If you didn’t already know, the General Data Protection Regulation (GDPR) is set to come into effect May 2018, and it is one of the most far-reaching pieces of legislation to ever hit the modern digital age. The good news is that this regulation was created to protect the rights of individual people and it is a huge step forward in terms of giving people more insight and control into the personal data that organizations collect and track. However, this regulation has large implications for any organizations that plan on doing business with European citizens.
Let’s talk about what the GDPR entails. The regulation was created and enacted by the European Union. While this may lead some to falsely believe that the regulation only affects European organizations, the legislation was built with “increased territorial scope” in mind. What it specifically states is that any organisation that interacts with European Union citizens must abide by the GDPR’s requirements. The purpose of the GDPR is to define a set of rights for EU citizens rather than a set of requirements for EU organizations. This means that any business that plans on collecting personal information about an EU citizen must also implement a system that allows those citizens to gain some measure of control over that information.
The GDPR states that EU citizens have several rights regarding their personal data:
1. The right to breach notification.
Organizations must provide citizens or customers notice within 72 hours if any data leak has occurred that potentially involves their personal information.
2. The right to access.
Upon request, any government or business group must be prepared to provide a copy of all known personal information held by that organisation and the purpose behind the collection of said information.

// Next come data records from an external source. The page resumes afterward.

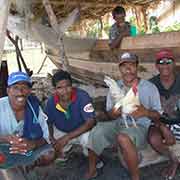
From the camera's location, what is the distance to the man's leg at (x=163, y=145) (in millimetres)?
3451

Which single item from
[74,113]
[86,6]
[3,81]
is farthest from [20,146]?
[86,6]

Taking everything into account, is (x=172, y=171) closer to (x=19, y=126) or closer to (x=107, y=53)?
(x=19, y=126)

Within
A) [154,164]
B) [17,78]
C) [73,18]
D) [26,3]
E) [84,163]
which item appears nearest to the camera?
[17,78]

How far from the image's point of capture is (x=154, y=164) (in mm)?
3918

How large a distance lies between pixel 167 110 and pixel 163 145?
0.36 m

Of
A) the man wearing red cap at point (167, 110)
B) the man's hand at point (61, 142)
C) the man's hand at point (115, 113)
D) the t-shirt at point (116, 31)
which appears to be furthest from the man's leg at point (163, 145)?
the t-shirt at point (116, 31)

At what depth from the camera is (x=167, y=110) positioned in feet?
12.0

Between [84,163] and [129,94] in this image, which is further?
[84,163]

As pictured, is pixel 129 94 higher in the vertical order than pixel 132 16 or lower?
lower

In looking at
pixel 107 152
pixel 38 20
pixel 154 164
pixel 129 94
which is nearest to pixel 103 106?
pixel 107 152

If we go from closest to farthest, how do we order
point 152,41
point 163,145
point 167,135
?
point 167,135 < point 163,145 < point 152,41

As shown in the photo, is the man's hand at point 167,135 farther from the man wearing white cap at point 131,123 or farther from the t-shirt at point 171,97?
the t-shirt at point 171,97

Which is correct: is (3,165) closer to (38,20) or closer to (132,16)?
(38,20)

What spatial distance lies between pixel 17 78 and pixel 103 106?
1.90 metres
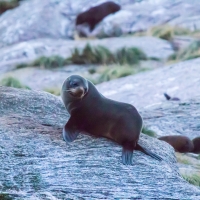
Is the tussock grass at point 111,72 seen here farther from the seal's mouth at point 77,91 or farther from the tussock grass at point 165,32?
the seal's mouth at point 77,91

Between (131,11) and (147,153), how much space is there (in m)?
22.5

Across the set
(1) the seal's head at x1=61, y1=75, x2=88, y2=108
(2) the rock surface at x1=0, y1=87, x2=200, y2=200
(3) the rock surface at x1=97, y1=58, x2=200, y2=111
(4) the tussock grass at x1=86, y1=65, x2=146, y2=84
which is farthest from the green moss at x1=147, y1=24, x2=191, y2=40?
(1) the seal's head at x1=61, y1=75, x2=88, y2=108

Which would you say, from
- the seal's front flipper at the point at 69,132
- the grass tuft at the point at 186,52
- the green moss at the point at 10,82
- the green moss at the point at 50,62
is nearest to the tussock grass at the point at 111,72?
the green moss at the point at 50,62

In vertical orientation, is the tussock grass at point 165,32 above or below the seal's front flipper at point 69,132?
below

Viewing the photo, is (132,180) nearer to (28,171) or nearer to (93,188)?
(93,188)

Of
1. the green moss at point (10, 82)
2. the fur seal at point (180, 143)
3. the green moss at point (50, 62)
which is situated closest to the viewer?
the fur seal at point (180, 143)

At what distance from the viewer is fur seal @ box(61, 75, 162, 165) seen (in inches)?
269

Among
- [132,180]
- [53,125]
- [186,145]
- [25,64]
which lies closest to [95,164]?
[132,180]

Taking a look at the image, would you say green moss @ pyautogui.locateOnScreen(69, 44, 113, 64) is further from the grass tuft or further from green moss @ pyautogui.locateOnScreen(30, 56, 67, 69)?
the grass tuft

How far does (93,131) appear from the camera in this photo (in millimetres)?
6945

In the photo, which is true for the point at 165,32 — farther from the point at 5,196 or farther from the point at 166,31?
the point at 5,196

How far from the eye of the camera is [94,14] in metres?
29.0

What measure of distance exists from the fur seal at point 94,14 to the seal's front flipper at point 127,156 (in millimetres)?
22182

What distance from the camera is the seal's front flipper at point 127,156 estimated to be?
653 cm
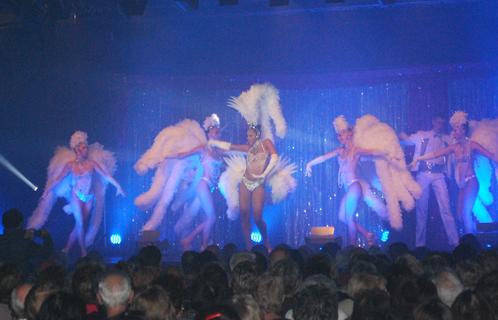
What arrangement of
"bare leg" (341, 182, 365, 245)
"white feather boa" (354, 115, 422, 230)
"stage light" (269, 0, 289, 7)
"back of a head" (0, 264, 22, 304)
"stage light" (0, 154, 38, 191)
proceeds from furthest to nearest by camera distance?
"stage light" (0, 154, 38, 191)
"white feather boa" (354, 115, 422, 230)
"bare leg" (341, 182, 365, 245)
"stage light" (269, 0, 289, 7)
"back of a head" (0, 264, 22, 304)

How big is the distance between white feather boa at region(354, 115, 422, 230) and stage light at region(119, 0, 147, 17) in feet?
15.8

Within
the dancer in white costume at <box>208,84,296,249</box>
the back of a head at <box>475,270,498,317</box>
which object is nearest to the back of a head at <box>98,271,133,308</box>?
the back of a head at <box>475,270,498,317</box>

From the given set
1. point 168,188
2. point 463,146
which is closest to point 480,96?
point 463,146

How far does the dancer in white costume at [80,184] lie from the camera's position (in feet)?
47.1

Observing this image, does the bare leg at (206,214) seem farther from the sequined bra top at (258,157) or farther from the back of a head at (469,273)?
the back of a head at (469,273)

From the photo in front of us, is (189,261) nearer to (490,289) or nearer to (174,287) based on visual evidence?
(174,287)

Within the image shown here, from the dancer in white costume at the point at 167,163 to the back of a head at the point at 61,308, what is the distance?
35.2ft

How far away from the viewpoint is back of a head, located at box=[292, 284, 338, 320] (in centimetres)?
368

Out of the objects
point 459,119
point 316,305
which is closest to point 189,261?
point 316,305

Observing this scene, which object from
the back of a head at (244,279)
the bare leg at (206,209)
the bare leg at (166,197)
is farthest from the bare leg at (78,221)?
the back of a head at (244,279)

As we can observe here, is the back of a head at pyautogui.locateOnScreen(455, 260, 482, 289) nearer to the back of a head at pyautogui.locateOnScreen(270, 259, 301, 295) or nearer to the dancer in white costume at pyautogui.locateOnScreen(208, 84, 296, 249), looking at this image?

3. The right to be forgotten.
Any person can request data erasure and organizations must comply as soon as possible if there are no implications to “the public interest in the availability of the data”.

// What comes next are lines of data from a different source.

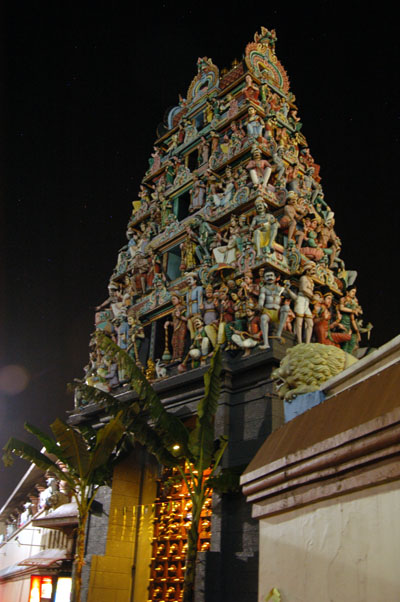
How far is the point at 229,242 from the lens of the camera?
17625mm

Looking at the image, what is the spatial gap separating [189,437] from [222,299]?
16.1 ft

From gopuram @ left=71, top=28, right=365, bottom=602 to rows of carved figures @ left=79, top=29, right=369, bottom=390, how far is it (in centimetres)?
5

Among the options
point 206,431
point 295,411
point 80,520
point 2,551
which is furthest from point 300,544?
point 2,551

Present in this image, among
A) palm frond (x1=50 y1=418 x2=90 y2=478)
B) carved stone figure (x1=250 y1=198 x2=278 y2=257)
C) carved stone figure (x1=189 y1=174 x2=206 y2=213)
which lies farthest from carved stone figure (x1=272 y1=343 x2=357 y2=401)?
carved stone figure (x1=189 y1=174 x2=206 y2=213)

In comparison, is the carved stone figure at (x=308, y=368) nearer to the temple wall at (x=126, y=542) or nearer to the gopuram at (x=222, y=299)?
the gopuram at (x=222, y=299)

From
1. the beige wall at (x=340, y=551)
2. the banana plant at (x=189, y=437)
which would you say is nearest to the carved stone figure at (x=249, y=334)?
the banana plant at (x=189, y=437)

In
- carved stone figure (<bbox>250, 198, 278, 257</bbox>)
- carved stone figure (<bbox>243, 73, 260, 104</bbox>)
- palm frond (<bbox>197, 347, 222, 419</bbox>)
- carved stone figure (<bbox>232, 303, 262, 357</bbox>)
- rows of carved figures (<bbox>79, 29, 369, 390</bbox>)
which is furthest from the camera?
carved stone figure (<bbox>243, 73, 260, 104</bbox>)

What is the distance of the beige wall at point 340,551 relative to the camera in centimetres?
311

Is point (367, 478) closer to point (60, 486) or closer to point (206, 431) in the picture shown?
point (206, 431)

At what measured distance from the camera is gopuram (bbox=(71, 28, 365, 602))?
14.4 meters

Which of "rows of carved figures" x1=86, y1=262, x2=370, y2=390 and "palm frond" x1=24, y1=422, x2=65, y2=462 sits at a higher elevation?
"rows of carved figures" x1=86, y1=262, x2=370, y2=390

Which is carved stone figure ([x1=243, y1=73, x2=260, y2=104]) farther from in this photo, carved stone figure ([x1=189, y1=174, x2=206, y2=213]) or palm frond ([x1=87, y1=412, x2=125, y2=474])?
palm frond ([x1=87, y1=412, x2=125, y2=474])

4. The right to data portability.
Any personal information must be shared in a format that is easily understood and easily consumed.
5. Privacy by design.
This implies that organizations that plan to collect personal information will need to invest in robust security and recordkeeping practices.
How will GDPR Affect Business and Government Groups?

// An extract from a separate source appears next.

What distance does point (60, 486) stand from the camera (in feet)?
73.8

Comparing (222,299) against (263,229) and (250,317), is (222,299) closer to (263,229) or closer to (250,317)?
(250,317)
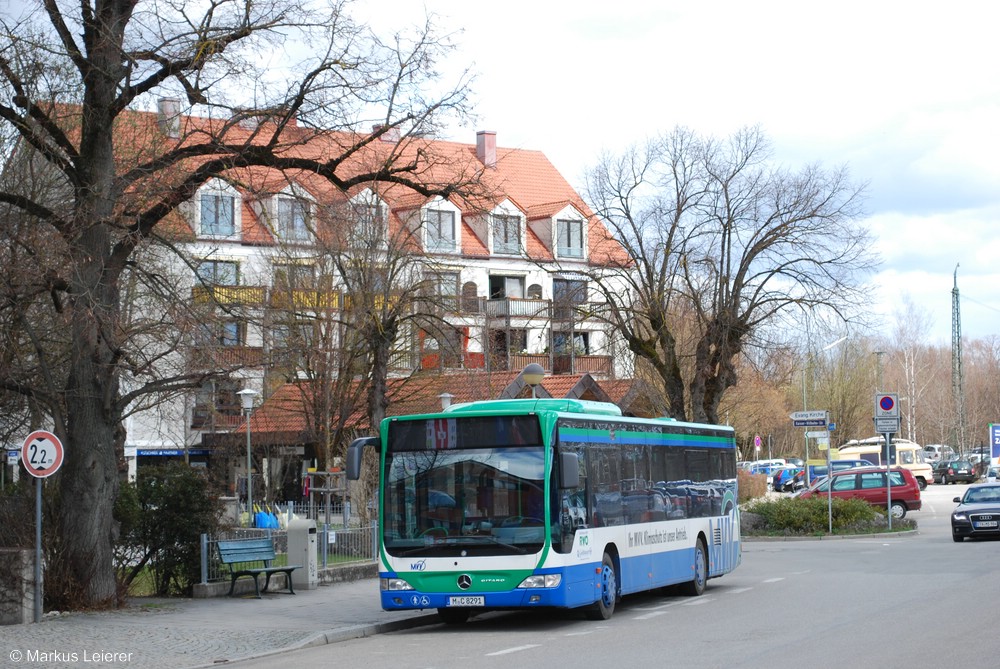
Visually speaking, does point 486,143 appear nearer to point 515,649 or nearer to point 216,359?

This is a huge change to how organizations have treated personal data in the past, especially when it comes to information collection, the right to access, and the right to be forgotten. Personally, I think the right to be forgotten is probably the most important section of the regulation, because it finally gives people some control over the increasingly scary reality that our personal information is being collected extremely frequently and we have no ability to stop or minimise this. This regulation means that organizations not only have to justify why they are collecting information such as your date of birth, gender, or e-mail address, but also organizations must comply with your request to destroy that information as soon as possible.
GDPR poses a distinct challenge for organizations that may not have the systems in place to handle these personal data requests or the appropriate technology to manage not only the proper order and protection of the these items, but the ability to efficiently search, dispose and/or export the content for the data subjects.
For groups that do not comply, GDPR sanctions are severe from warnings and being subject to regular audits to fines that can go up to €20 Million or 4% of annual worldwide turnover (whichever is greater).
How does GDPR Affect Records Managers and Data Protection Officers?
The phrase “destroy as soon as possible” is a very important one to keep in mind, because it is at the heart of the issue from a records management perspective. The right to be forgotten comes with the major caveat that this right does not supersede existing legal requirements to retain data. To give a concrete example, if an individual requested the destruction of information that was only half-way through its 10-year retention, the request can only be complied with after the full retention period. However, once the information has fulfilled its full legal retention period, it must be immediately destroyed, essentially being “pre-approved” for disposition. As we all know, it is not uncommon for some retention periods to be a combination of both the legal retention period as well as an extension based on business retention. The GDPR, however, does supersede any business retention needs, meaning that as soon as the organization is no longer legally required to keep the data, it must be destroyed.
Even from a retention schedule-building perspective this is an interesting facet because it requires organizations to make a clear distinction between the legal retention period and any additional time added by business retention. This is not something that is currently considered since traditional wisdom has been that the legal retention period is the minimum the records must be kept, not the maximum as well. It simply indicates that Collabware’s decision to represent retention schedules as workflows with branching paths was fully in line with where records management was eventually heading.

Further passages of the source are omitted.